Raven Hills draws Catholic families, fills 19 lots near Benedictine College
Nineteen lots have already sold at Raven Hills beside Benedictine College, drawing Catholic families, student parents and investors to Atchison's newest housing bet.

Nineteen home lots have already sold at Raven Hills, a planned district next to Benedictine College that is beginning to look like one of Atchison’s most significant housing developments in years. The first residents include young Catholic families, parents of Benedictine students buying second homes near campus, people relocating for jobs and investors who see long-term promise in a city that has often been defined more by its institutions than by new residential growth.
Melissa and Patrick Lord are among the families moving in with their daughters and extended family, and their choice points to what Raven Hills is trying to become: a neighborhood built around slower living, walkability and faith, not just a cluster of lots. Vision 4 LLC is developing the project, and the development’s design standards are meant to complement Atchison’s older housing stock with historic styling, front porches and a pedestrian-friendly layout.

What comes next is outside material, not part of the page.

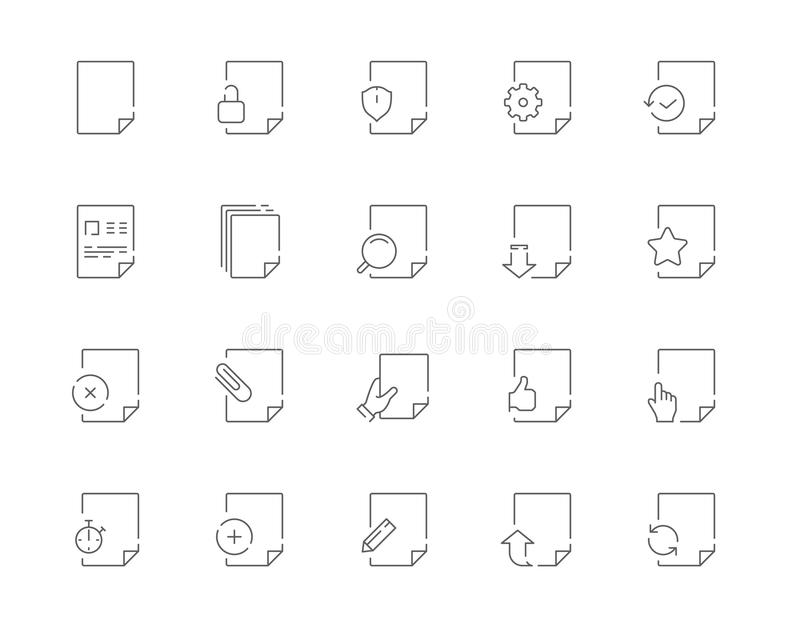 Simple set of Document related vector line web icons royalty free stock image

A March 2025 plan for Raven Hills said the neighborhood could eventually include up to 60 new homes and would sit within walking distance of Benedictine College, St. Benedict Church, Independence Park, Riverside Park and downtown Atchison. The project’s open houses were scheduled for March 29, May 17 and June 14, 2025. That location matters because housing demand near campus is likely to keep rising as Benedictine advances its proposed School of Osteopathic Medicine, which is intended to train 180 medical students a year and is targeting candidate status in 2026, preliminary accreditation in 2027 and a first class in 2028.
For Atchison, the early sales are more than a private real-estate milestone. The city’s estimated population was 10,813 in 2024, down from 10,885 in the 2020 census, while the median owner-occupied home value was $129,700 and median gross rent was $737, according to U.S. Census Bureau data. In that market, a project of this size could influence how many homes are available near campus, how much rental pressure builds around student families and whether more infill development follows the same pattern.

The city says planning and zoning decisions are guided by the Planning Commission, City Commission and the 2016-2030 Comprehensive Plan, placing Raven Hills squarely inside Atchison’s broader growth strategy. With local builders investing in the project and buyers already filling lots, the neighborhood is becoming a test case for how much residential growth Atchison can absorb while preserving the small-city character that keeps drawing families to its doorstep.